START EXERCISE INPUT

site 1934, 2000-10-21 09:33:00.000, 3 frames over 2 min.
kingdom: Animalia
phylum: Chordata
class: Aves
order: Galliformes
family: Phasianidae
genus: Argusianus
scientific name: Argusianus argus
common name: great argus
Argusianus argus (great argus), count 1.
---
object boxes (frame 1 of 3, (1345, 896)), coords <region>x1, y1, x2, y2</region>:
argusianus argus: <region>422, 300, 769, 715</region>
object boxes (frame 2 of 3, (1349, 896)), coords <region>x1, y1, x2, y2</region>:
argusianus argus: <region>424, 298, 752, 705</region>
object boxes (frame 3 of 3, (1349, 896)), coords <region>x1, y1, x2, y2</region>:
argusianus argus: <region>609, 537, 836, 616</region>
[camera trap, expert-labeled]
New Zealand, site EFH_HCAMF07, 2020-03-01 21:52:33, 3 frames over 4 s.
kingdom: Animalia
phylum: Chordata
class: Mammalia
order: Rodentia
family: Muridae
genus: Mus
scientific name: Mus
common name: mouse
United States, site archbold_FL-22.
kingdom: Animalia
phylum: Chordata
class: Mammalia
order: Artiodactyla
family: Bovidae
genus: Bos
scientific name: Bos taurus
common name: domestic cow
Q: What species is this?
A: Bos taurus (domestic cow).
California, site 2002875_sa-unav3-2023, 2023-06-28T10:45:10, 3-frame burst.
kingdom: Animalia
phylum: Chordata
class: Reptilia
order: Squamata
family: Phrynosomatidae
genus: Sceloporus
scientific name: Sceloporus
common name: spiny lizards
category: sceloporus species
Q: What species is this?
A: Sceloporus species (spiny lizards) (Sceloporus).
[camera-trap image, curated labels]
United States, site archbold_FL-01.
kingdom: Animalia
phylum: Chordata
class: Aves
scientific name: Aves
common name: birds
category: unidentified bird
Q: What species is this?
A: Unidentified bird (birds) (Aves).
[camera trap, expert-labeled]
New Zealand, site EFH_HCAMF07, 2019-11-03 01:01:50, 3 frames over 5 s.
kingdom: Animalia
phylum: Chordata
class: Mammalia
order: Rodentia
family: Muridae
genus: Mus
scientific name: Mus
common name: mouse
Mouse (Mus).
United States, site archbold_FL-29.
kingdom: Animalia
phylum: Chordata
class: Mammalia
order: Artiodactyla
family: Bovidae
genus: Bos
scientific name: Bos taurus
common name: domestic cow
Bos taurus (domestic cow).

END EXERCISE INPUT

WHAT IS BEING ASKED
Report back every line of the entries in which "Zealand" occurs.

EXERCISE OUTPUT
New Zealand, site EFH_HCAMF07, 2020-03-01 21:52:33, 3 frames over 4 s.
New Zealand, site EFH_HCAMF07, 2019-11-03 01:01:50, 3 frames over 5 s.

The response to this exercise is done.